- BRIEF -
Retype all of the data exactly as given.

Records from a dataset:
==============================
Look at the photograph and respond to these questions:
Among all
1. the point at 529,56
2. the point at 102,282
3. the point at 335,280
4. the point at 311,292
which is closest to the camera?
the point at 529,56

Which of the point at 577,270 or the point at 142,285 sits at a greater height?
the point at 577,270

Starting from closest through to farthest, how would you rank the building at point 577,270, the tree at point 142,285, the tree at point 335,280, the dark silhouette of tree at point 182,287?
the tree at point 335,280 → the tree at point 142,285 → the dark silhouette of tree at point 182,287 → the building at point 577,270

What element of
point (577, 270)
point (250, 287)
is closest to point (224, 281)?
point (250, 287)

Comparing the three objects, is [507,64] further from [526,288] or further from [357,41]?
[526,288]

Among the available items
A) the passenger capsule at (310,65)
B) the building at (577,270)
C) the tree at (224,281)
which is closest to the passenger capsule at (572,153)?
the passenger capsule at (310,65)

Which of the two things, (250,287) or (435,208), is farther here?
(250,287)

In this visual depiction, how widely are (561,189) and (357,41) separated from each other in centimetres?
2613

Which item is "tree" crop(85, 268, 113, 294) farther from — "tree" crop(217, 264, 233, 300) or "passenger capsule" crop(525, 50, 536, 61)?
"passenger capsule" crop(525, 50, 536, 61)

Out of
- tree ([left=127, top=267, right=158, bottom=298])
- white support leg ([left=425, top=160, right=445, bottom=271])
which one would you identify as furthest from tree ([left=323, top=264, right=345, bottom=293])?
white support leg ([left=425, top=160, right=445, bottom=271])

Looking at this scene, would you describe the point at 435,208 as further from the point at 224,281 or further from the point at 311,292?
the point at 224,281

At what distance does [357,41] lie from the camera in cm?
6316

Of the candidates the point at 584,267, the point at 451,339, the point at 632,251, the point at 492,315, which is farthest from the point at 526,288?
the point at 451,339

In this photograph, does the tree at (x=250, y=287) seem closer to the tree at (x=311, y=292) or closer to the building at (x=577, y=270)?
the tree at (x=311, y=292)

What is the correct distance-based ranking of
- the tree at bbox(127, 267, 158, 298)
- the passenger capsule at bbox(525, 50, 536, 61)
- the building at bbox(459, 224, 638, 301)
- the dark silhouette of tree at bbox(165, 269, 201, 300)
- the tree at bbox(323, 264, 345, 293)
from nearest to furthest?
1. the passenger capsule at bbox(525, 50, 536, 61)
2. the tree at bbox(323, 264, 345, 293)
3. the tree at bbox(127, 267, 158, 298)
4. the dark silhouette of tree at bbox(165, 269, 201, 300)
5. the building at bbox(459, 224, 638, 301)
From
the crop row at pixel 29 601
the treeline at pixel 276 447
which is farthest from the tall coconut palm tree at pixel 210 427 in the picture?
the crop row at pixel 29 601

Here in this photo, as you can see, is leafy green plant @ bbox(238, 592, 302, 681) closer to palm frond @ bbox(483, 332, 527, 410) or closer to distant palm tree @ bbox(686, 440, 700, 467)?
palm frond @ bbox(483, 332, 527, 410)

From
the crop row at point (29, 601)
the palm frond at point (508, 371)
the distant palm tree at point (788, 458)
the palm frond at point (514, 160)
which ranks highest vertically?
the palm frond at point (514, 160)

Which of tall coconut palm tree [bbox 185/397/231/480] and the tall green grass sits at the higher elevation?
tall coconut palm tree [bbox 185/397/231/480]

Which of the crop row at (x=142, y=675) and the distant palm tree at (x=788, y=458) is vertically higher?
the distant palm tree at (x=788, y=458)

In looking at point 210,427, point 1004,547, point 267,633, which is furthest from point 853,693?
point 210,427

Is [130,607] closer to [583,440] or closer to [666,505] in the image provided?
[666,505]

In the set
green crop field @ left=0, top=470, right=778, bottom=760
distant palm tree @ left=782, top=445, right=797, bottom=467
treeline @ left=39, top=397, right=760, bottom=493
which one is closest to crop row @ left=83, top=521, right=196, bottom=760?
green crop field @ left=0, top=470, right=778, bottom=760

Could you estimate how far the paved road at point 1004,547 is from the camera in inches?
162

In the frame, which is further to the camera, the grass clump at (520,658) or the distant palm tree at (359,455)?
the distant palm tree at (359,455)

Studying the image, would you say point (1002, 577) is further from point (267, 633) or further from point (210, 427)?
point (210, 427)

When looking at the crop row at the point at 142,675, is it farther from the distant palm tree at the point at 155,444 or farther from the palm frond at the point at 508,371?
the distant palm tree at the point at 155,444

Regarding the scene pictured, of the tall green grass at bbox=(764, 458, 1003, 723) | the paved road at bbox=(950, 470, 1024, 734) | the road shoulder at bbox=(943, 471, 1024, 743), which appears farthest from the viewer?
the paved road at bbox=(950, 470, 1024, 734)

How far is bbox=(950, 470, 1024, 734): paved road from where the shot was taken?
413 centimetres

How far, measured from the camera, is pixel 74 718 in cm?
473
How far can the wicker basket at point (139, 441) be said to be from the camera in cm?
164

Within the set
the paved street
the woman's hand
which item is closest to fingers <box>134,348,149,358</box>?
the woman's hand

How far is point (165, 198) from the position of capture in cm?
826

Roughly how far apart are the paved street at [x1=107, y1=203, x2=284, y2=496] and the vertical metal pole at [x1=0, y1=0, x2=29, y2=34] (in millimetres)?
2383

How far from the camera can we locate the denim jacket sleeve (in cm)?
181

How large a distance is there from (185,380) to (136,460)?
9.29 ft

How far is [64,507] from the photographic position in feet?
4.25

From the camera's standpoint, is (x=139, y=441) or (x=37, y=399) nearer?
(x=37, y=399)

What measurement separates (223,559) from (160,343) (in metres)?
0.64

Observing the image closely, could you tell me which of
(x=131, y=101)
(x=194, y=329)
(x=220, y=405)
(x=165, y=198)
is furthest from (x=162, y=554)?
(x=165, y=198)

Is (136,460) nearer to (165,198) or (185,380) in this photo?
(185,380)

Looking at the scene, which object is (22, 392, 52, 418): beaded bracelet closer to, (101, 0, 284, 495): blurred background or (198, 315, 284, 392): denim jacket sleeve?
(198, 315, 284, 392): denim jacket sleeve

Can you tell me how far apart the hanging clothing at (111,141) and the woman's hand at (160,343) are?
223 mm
==============================
- SOLUTION TO THE EXERCISE -
Look at the photograph and respond to these questions:
Among all
1. the point at 529,56
2. the point at 102,282
3. the point at 335,280
4. the point at 311,292
which is closest to the camera?
the point at 529,56

Which of the point at 577,270 or the point at 142,285 sits at a greater height?
the point at 577,270

Starting from closest through to farthest, how would you rank the building at point 577,270, the tree at point 142,285, the tree at point 335,280, the dark silhouette of tree at point 182,287?
the tree at point 335,280 → the tree at point 142,285 → the dark silhouette of tree at point 182,287 → the building at point 577,270

What element of
point (577, 270)
point (250, 287)
is closest to point (224, 281)?
point (250, 287)

Comparing the three objects, is [507,64] further from [526,288] or further from [357,41]?
[526,288]

Among the available items
A) the passenger capsule at (310,65)
B) the building at (577,270)
C) the tree at (224,281)
which is closest to the passenger capsule at (572,153)?
the passenger capsule at (310,65)

Which of the two things, (250,287) or (435,208), is farther here?
(250,287)

In this visual depiction, how widely are (561,189) and (357,41) separated from each other in centimetres?
2613

Which item is "tree" crop(85, 268, 113, 294) farther from — "tree" crop(217, 264, 233, 300) or "passenger capsule" crop(525, 50, 536, 61)?
"passenger capsule" crop(525, 50, 536, 61)

Out of
- tree ([left=127, top=267, right=158, bottom=298])
- white support leg ([left=425, top=160, right=445, bottom=271])
which one would you identify as furthest from tree ([left=323, top=264, right=345, bottom=293])?
white support leg ([left=425, top=160, right=445, bottom=271])

Looking at this scene, would you describe the point at 435,208 as further from the point at 224,281 or further from the point at 311,292?
the point at 224,281

At what distance does [357,41] lie from the camera in cm?
6316

Of the candidates the point at 584,267, the point at 451,339, the point at 632,251, the point at 492,315, which is farthest from the point at 526,288?
the point at 451,339

In this photograph, does the tree at (x=250, y=287) seem closer to the tree at (x=311, y=292) or closer to the building at (x=577, y=270)?
the tree at (x=311, y=292)

What is the correct distance-based ranking of
- the tree at bbox(127, 267, 158, 298)
- the passenger capsule at bbox(525, 50, 536, 61)
- the building at bbox(459, 224, 638, 301)
- the dark silhouette of tree at bbox(165, 269, 201, 300)
- the tree at bbox(323, 264, 345, 293)
from nearest to furthest?
1. the passenger capsule at bbox(525, 50, 536, 61)
2. the tree at bbox(323, 264, 345, 293)
3. the tree at bbox(127, 267, 158, 298)
4. the dark silhouette of tree at bbox(165, 269, 201, 300)
5. the building at bbox(459, 224, 638, 301)
From
the crop row at pixel 29 601
the treeline at pixel 276 447
which is farthest from the tall coconut palm tree at pixel 210 427 in the picture?
the crop row at pixel 29 601

Here in this photo, as you can see, is leafy green plant @ bbox(238, 592, 302, 681) closer to palm frond @ bbox(483, 332, 527, 410) or closer to distant palm tree @ bbox(686, 440, 700, 467)?
palm frond @ bbox(483, 332, 527, 410)

From
the crop row at point (29, 601)
the palm frond at point (508, 371)
the distant palm tree at point (788, 458)
the palm frond at point (514, 160)
which ranks highest vertically?
the palm frond at point (514, 160)

Which of tall coconut palm tree [bbox 185/397/231/480] and the tall green grass sits at the higher elevation?
tall coconut palm tree [bbox 185/397/231/480]

Which of the crop row at (x=142, y=675) and the distant palm tree at (x=788, y=458) is vertically higher?
the distant palm tree at (x=788, y=458)

In looking at point 210,427, point 1004,547, point 267,633, which is furthest from point 853,693?
point 210,427

Is [130,607] closer to [583,440] or closer to [666,505] in the image provided?
[666,505]

In the set
green crop field @ left=0, top=470, right=778, bottom=760
distant palm tree @ left=782, top=445, right=797, bottom=467
treeline @ left=39, top=397, right=760, bottom=493
which one is closest to crop row @ left=83, top=521, right=196, bottom=760?
green crop field @ left=0, top=470, right=778, bottom=760

Could you estimate how far the paved road at point 1004,547 is from the camera in inches?
162

In the frame, which is further to the camera, the grass clump at (520,658) or the distant palm tree at (359,455)?
the distant palm tree at (359,455)

Studying the image, would you say point (1002, 577) is further from point (267, 633) or further from point (210, 427)?
point (210, 427)

When looking at the crop row at the point at 142,675, is it farther from the distant palm tree at the point at 155,444 or farther from the palm frond at the point at 508,371?
the distant palm tree at the point at 155,444

Regarding the scene pictured, of the tall green grass at bbox=(764, 458, 1003, 723) | the paved road at bbox=(950, 470, 1024, 734) | the road shoulder at bbox=(943, 471, 1024, 743), which appears farthest from the viewer?
the paved road at bbox=(950, 470, 1024, 734)

How far is bbox=(950, 470, 1024, 734): paved road from where the shot was taken?
413 centimetres

How far, measured from the camera, is pixel 74 718 in cm?
473
How far can the wicker basket at point (139, 441) be said to be from the camera in cm?
164

Within the set
the paved street
the woman's hand
which item is closest to fingers <box>134,348,149,358</box>?
the woman's hand

How far is point (165, 198) from the position of capture in cm?
826

Roughly how far apart are the paved street at [x1=107, y1=203, x2=284, y2=496] and the vertical metal pole at [x1=0, y1=0, x2=29, y2=34] (in millimetres)?
2383

How far from the camera can we locate the denim jacket sleeve (in cm)?
181

How large a distance is there from (185,380) to (136,460)?
9.29 ft

How far is [64,507] from the photographic position in feet?
4.25

From the camera's standpoint, is (x=139, y=441) or (x=37, y=399) nearer?
(x=37, y=399)

What measurement separates (223,559) from (160,343) (in metres)?
0.64

Observing the image closely, could you tell me which of
(x=131, y=101)
(x=194, y=329)
(x=220, y=405)
(x=165, y=198)
is furthest from (x=162, y=554)?
(x=165, y=198)

Is (136,460) nearer to (165,198) or (185,380) in this photo?
(185,380)

Looking at the scene, which object is (22, 392, 52, 418): beaded bracelet closer to, (101, 0, 284, 495): blurred background or (198, 315, 284, 392): denim jacket sleeve?
(198, 315, 284, 392): denim jacket sleeve

Can you tell me how far apart the hanging clothing at (111,141) and the woman's hand at (160,343) are?
223 mm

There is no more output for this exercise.